Page 1 of 1

NagiosXI dint triggered notification

Posted: Thu Apr 08, 2021 8:02 am
by apteancloud
Hi Team,

NagiosXI dint triggered notification on CPU load spike for one of our servers in Azure, As checked in Azure metrics we can see CPU utilization spiked up to 98%, and due to the CPU load spike, sever was hung for an hour and we had to reboot it. Please find the Nagios plugin we are using.

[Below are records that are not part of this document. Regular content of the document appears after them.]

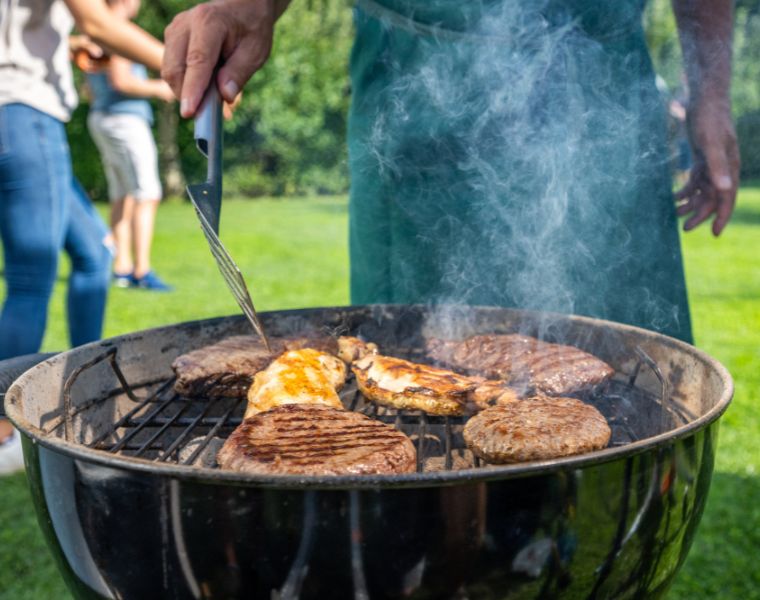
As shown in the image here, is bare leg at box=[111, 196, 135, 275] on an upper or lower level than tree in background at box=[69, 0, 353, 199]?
lower

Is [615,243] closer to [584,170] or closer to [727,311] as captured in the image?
[584,170]

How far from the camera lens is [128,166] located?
25.4 ft

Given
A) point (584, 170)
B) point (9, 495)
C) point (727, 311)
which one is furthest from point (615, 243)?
point (727, 311)

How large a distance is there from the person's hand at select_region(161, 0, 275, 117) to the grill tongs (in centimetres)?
6

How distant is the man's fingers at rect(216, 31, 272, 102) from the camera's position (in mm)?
2092

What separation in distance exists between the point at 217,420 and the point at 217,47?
0.98 metres

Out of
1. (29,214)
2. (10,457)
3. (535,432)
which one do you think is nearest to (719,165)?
(535,432)

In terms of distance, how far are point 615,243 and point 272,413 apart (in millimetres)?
1500

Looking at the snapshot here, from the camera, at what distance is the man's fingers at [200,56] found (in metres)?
2.01

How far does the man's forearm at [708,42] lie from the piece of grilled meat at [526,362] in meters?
1.09

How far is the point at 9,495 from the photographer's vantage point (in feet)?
12.3

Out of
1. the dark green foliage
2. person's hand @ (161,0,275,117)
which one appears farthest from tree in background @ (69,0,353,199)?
person's hand @ (161,0,275,117)

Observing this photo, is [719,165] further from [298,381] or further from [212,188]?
[212,188]

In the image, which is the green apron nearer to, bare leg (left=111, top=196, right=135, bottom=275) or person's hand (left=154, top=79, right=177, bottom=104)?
person's hand (left=154, top=79, right=177, bottom=104)
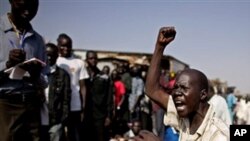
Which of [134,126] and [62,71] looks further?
[134,126]

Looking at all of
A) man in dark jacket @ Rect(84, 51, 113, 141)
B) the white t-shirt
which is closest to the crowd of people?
the white t-shirt

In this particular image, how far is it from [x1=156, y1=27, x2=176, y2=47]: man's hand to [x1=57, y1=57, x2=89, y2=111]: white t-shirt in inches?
102

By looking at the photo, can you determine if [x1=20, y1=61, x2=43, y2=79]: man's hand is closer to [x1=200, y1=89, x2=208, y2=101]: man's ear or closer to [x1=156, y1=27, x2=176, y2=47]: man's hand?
Answer: [x1=156, y1=27, x2=176, y2=47]: man's hand

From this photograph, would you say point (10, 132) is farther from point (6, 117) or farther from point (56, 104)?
point (56, 104)

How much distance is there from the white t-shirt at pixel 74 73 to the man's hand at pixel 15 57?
212cm

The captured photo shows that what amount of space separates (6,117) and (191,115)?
4.73 feet

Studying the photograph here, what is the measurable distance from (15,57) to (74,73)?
2.33 m

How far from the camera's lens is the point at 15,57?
3.08 m

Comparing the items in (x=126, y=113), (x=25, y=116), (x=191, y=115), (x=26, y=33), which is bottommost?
(x=126, y=113)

The alert dint triggered on Nagios, at that particular time frame it was 17% in Nagios performance graph

Code: Select all

[nagios@NagiosXIAzPrd ~]$ /usr/local/nagios/libexec/check_nt -H 10.179.1.33 -p 12489 -s "sprt575" -v CPULOAD -l 15,85,90
CPU Load 3% (15 min average) | '15 min avg Load'=3%;85;90;0;100
Attached are both the Azure metric graph and Nagios Performance graph at the same time frame. Please check on this

PFA

Thanks in Advance

Re: NagiosXI dint triggered notification

Posted: Thu Apr 08, 2021 3:54 pm
by dchurch
How many CPU's are in the host?

Because the spike only reached ~20%, it seems to me that the load is being calculated by NSClient as being across all CPU's (absolute maximum being 100%) whereas I think your assumption was that it was that it would be in terms of individual CPU's, e.g. 100% for 1 CPU pegged, 200% for 2 CPU's pegged, etc.

You could try lowering the average time scale to, say 5 minutes, and decrease the check interval too. With a 15 minute average, the CPU would have to be pegged for 7 minutes straight to get the needle to move to 50%. So it would become -l 5,85,90

I'm not sure why the value is different between the Azure console and what Nagios captured. Perhaps NSClient is miscounting the CPU's? You could try decreasing the thresholds to 12% to work around this.

Really, though, NSClient (is deprecated, insecure, and hasn't been maintained since 2014. I'd consider replacing it with NCPA or NSClient++. You may have better results with NCPA, since I know that actually gives you an option to report on load averaged across CPU's, or summed.